Graz – Dass die Politik der ÖVP in den letzten Jahren eine neoliberale Schlagseite bekommen habe, entspreche nicht ganz seiner Wahrnehmung.

Wenn dies allerdings die Wahrnehmung der Wähler sei, "ist irgendetwas gescheitert. Wir sind eine christlich- soziale Partei mit einem liberalen Kern. Die Vermittlung dieses Grundsatzes ist uns dann offenbar wenig gelungen", kritisiert Hermann Schützenhöfer, steirischer Landesrat, AAB-Obmann und Jubilar. Schützenhöfer feiert diesen Samstag mit der ÖVP- Bundes- und Landesspitze im Grazer Kunsthaus "25 Jahre steirischen Club AAB". Seit einem Vierteljahrhundert versucht sich diese "steirische programmatische Kaderschmiede" (Schützenhöfer) bereits als ideologische Korrektur zur pragmatischen Tagespolitik der ÖVP.

Schützenhöfer, der sich mit sozialpolitischen Vorstößen immer wieder den Unmut der Bundesparteispitze einheimst, weiß natürlich, dass vieles, was in den unzähligen Symposien und Tagungen gefordert wurde, graue Theorie bleiben musste. Schützenhöfer: "Wenn man Kanzlerpartei und in der Alltagsarbeit verhaftet ist, treten programmatische Grundsätze oft in den Hintergrund. Es geht aber trotzdem darum, ständig aufmerksam zu machen, den Sozialstaat in einer Balance zu halten."

Die Bundesregierung habe einen notwendigen Reformprozess eingeleitet, der komme aber bisweilen "mit quietschenden Reifen" und Fragezeichen daher. "Der Reformprozess ist wichtig, er muss aber den Betroffenen übersetzt werden", fordert Schützenhöfer.

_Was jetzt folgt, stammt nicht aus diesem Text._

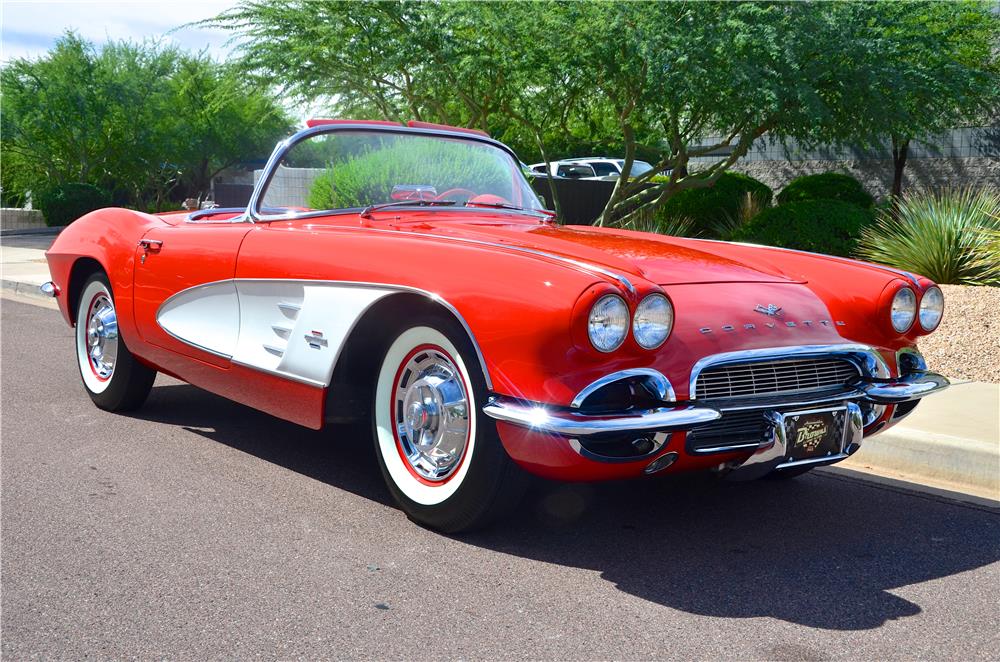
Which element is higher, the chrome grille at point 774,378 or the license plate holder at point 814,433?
the chrome grille at point 774,378

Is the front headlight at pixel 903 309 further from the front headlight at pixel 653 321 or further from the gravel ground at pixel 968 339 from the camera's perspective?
the gravel ground at pixel 968 339

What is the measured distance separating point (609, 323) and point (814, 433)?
89cm

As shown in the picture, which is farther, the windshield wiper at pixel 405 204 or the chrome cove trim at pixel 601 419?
the windshield wiper at pixel 405 204

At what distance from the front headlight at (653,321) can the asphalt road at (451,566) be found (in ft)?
2.58

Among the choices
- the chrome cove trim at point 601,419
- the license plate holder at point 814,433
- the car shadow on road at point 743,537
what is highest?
the chrome cove trim at point 601,419

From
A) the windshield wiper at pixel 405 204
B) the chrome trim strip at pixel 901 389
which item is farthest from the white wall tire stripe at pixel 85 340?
the chrome trim strip at pixel 901 389

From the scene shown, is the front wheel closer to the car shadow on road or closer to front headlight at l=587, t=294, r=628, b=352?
the car shadow on road

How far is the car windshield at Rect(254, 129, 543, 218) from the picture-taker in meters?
4.77

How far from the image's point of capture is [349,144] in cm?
489

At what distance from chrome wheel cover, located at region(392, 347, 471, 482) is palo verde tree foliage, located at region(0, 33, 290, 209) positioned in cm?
1994

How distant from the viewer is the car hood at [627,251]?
377cm

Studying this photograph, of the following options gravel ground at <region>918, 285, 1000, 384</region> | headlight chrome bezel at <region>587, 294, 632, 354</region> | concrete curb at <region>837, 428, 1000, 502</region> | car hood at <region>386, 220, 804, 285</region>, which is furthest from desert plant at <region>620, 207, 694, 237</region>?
headlight chrome bezel at <region>587, 294, 632, 354</region>

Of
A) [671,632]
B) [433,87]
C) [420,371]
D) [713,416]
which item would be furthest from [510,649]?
[433,87]

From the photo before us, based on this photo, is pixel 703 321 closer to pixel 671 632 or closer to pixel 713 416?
pixel 713 416
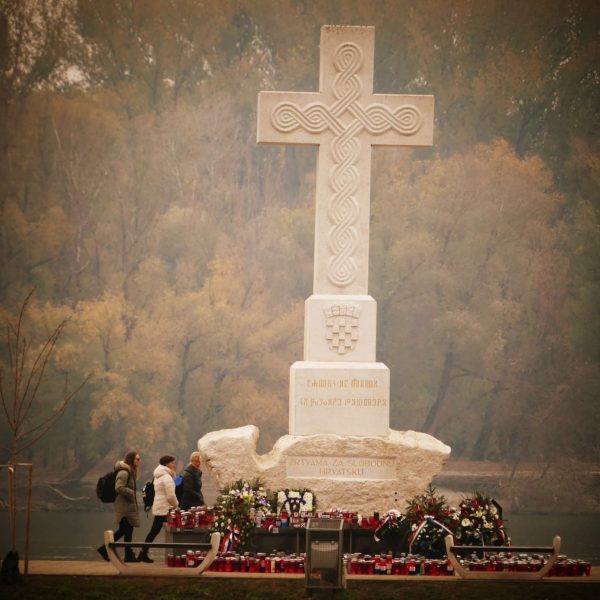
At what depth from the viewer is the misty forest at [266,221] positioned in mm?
29375

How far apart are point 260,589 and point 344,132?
566 centimetres

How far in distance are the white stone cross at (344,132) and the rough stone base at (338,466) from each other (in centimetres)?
180

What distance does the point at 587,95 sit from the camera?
30547 mm

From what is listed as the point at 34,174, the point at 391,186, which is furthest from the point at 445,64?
the point at 34,174

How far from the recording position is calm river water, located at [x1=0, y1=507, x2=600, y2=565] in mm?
18109

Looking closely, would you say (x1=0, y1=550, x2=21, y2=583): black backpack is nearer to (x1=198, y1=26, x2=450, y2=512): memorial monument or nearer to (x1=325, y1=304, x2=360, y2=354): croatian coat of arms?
(x1=198, y1=26, x2=450, y2=512): memorial monument

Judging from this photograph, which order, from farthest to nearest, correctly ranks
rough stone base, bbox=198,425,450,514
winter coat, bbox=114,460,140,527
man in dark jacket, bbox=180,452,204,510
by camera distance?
1. man in dark jacket, bbox=180,452,204,510
2. rough stone base, bbox=198,425,450,514
3. winter coat, bbox=114,460,140,527

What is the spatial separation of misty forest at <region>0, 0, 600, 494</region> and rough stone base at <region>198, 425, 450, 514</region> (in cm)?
1682

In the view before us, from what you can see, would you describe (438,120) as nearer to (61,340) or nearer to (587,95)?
(587,95)

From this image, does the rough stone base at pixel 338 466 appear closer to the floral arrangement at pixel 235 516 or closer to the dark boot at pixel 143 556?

Eine notwendige Reform stehe noch immer bei der von ihm seit Jahren geforderten Einführung eines Mindestlohns in der Höhe von 1000 Euro an. Der AAB-Politiker: "200.000 Menschen verfügen noch immer nicht über diese Mindestsumme. Hier hat unser Wohlstandsstaat noch immer ein schweres Leck. Wir können uns in unserer Neidgesellschaft zwar fürchterlich aufregen, wenn jemand mehr bekommt. Wir regen uns aber überhaupt nicht auf, wenn jemand viel weniger kriegt."

Angesichts des politischen Status quo beschleicht Schützenhöfer leichte Resig^nation: "Je länger ich in der Politik bin, desto stärker wird mir bewusst, dass vieles nicht gerecht zugeht." (DER STANDARD, Printausgabe, 20./21.11.2004)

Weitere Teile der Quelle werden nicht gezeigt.